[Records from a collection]
>> BEGIN
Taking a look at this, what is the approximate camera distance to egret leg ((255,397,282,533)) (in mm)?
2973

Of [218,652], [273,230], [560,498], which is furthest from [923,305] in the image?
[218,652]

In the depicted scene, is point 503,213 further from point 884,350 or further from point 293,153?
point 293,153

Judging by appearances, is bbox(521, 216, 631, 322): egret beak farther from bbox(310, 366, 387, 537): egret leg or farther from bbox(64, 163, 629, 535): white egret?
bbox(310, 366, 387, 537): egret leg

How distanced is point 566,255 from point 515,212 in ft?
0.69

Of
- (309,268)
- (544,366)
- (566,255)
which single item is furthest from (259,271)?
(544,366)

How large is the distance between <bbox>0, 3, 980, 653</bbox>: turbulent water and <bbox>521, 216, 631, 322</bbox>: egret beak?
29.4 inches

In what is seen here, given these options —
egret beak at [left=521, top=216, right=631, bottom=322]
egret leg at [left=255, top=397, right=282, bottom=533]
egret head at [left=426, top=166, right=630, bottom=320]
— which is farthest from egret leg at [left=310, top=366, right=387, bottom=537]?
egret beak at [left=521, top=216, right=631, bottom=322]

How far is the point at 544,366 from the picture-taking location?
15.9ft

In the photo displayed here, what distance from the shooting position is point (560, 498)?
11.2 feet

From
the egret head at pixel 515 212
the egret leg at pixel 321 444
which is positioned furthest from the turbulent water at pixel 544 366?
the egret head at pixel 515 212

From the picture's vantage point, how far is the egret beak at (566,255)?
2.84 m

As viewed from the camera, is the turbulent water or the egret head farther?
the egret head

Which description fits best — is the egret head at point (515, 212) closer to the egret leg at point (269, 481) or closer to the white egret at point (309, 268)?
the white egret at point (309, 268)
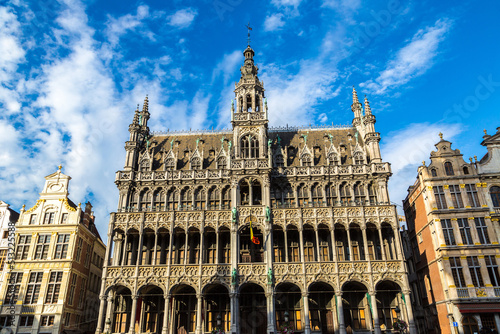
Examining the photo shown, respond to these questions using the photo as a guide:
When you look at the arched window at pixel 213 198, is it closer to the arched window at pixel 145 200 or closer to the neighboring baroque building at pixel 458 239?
the arched window at pixel 145 200

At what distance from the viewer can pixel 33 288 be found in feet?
143

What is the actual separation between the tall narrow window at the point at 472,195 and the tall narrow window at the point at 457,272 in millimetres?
6368

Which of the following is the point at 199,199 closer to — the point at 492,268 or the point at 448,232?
the point at 448,232

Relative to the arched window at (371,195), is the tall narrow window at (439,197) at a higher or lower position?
lower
>> END
Rewrite the lines of all the items above as a numbered list, skipping any blank lines. Leave the pictures out of your answer.

RESULT OF THIS TASK →
1. Taking a look at this, what is the approximate camera distance to egret leg ((255,397,282,533)) (in mm)?
2. 2973
3. Of [218,652], [273,230], [560,498], which is furthest from [923,305] in the image?
4. [218,652]
5. In the depicted scene, is point 503,213 further from point 884,350 or further from point 293,153?
6. point 293,153
7. Judging by appearances, is bbox(521, 216, 631, 322): egret beak farther from bbox(310, 366, 387, 537): egret leg or farther from bbox(64, 163, 629, 535): white egret?
8. bbox(310, 366, 387, 537): egret leg
9. How distanced is point 566,255 from point 515,212 in ft?
10. 0.69
11. Of
12. - (309,268)
13. - (544,366)
14. - (566,255)
15. which single item is furthest from (259,271)?
16. (544,366)
17. How large is the distance between <bbox>0, 3, 980, 653</bbox>: turbulent water and <bbox>521, 216, 631, 322</bbox>: egret beak?
18. 29.4 inches
19. In what is seen here, given these options —
20. egret beak at [left=521, top=216, right=631, bottom=322]
21. egret leg at [left=255, top=397, right=282, bottom=533]
22. egret head at [left=426, top=166, right=630, bottom=320]
23. — which is farthest from egret leg at [left=310, top=366, right=387, bottom=537]?
24. egret beak at [left=521, top=216, right=631, bottom=322]
25. How far is the point at 544,366 from the picture-taking location?
26. 15.9ft
27. In the photo displayed here, what distance from the shooting position is point (560, 498)?
28. 11.2 feet
29. From
30. the egret head at pixel 515 212
31. the egret leg at pixel 321 444
32. which is positioned furthest from the turbulent water at pixel 544 366?
33. the egret head at pixel 515 212
34. From the picture's vantage point, how far is the egret beak at (566,255)?
35. 2.84 m
36. As viewed from the camera, is the turbulent water or the egret head farther?
37. the egret head
38. Which description fits best — is the egret head at point (515, 212) closer to the egret leg at point (269, 481) or closer to the white egret at point (309, 268)?
39. the white egret at point (309, 268)
40. Examining the photo shown, respond to these questions using the photo as a guide:
41. When you look at the arched window at pixel 213 198, is it closer to the arched window at pixel 145 200 or closer to the neighboring baroque building at pixel 458 239?
42. the arched window at pixel 145 200
43. At what distance from the viewer can pixel 33 288 be found in feet?
44. 143
45. What is the actual separation between the tall narrow window at the point at 472,195 and the tall narrow window at the point at 457,272 in millimetres?
46. 6368
47. Which of the following is the point at 199,199 closer to — the point at 492,268 or the point at 448,232?
48. the point at 448,232
49. Relative to the arched window at (371,195), is the tall narrow window at (439,197) at a higher or lower position?
50. lower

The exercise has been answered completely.